Les meilleurs disques sont parfois ceux qui vous font réfléchir. Quand je pense à L’imprudence de Bashung, sorti il y a plus de dix ans maintenant, j’en reviens toujours à me faire la même réflexion. Comment définir un artiste ? Sans vouloir passer pour le petit péteux à mèche, la clope au bec et et l’écharpe au vent – ni faire de la philosophie de comptoir, un artiste m’apparaît avant tout comme un homme honnête et passionné, dont l’idiosyncrasie donne à son art une dimension tout à fait personnelle, une véritable invitation au voyage dans un univers à part : le sien. Dans le domaine musical, il est possible de mettre cela en perspective en toute simplicité. Surtout avec les albums homogènes, loin des compilations qui enchaînent les tubes comme un vulgaire patchwork de ce qui se fait de « mieux » dans un répertoire, sous prétexte qu’il est préférable de vivoter sous les spots des succès radiophoniques. J’affectionne l’idée d’un « tout ». Ne serait-ce que pour le charme d’une composition sombre, voire bancale, qui ne correspond pas à l’image que l’on se fait d’un artiste. Ceux qui prennent leurs admirateurs à contre-courant peuvent alors toucher au génie.
Voilà ce que parvient à faire Bashung avec L’imprudence. Sorti quatre ans après Fantaisie militaire, autre pierre angulaire de la nouvelle chanson française, cet album est une perle noire à ranger volontiers aux côtés d’un Tonight’s the Night de Neil Young, dans un registre plus moderne… et moins immédiat. Une première écoute, et l’auditeur est dérouté. « Tel » est d’une noirceur infinie, il dessine les premières lignes d’une arabesque musicale qui se poursuit avec des titres comme « La ficelle », « L’irréel » ou « Le dimanche à Tchernobyl », pour mourir avec le titre éponyme. On n’a pas l’habitude de se heurter à un tel bloc. En dehors de gros tubes comme « Faites monter», il faut creuser, plonger les mains dans le cambouis. J’aime ce genre d’objet : tout comme la fine ironie, il suppose l’intelligence de l’auditeur. Il demande un effort de concentration afin de mieux en apprécier les mesures. Quel intérêt peut-on trouver à ruminer de la soupe prémâchée, resservie à outrance et qui, sous ses attraits colorés, n’offre en bouche qu’une pâle sensation de déjà-vu ? Vous aimez le réchauffé, vous ? C’est en tombant sur un os qu’il faut en examiner la morphologie. La substantifique moelle se mérite : back to basics, cela ne peut pas faire de mal.
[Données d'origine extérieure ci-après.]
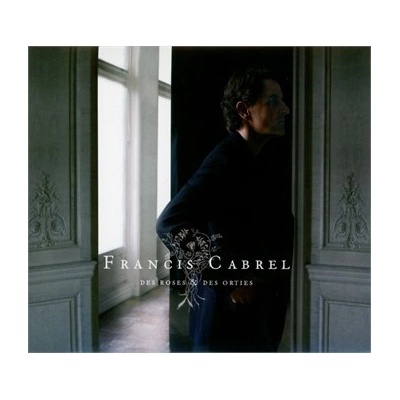 CABREL FRANCIS: DES ROSES ET DES ORTIES CD
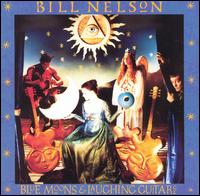 Blue Moons & Laughing Guitars - Bill Nelson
Theodor W. Adorno craignait la « ratio commerciale » appliquée à l’irrationalité de la musique. A sa façon, ce disque redore le blason d’une esthétique sonore alternative. Son essence est désespérée, comme un faux blues trop étiré se structurant autour de riffs aériens, de montées en puissance, de rythmes typiques de Gainsbourg, et parfois même d’expérimentations qui font écho à la scène underground américaine. Les perambulations sonores citeraient du Jim O’Rourke, du Thurston Moore voire du Tom Waits (« Dans la foulée ») et emprunteraient même parfois au genre glitch (« Faisons envie »). Le regretté Alain Bashung nous livre ici peut-être le dernier chef-d’œuvre en date de la musique française. L’album éclot et s’évanouit sur le même air, mais passe par d’innombrables courants différents. Tout semble rester en suspens ; des fulgurants éclats d’harmonica jusqu’aux édifices électriques en toile de fond, rien n’est tout à fait stable. Les violons et autres pianos semblent à peine glisser sur la surface des compositions. Tout est palpable et se dérobe dans le même temps. Quant aux textes, là encore Bashung nous régale d’une poésie ouverte : comment résister à cette rime entre « obèse » et« Varèse » ? Plein de finesse et de parti pris, voilà un album à redécouvrir de nombreuses fois.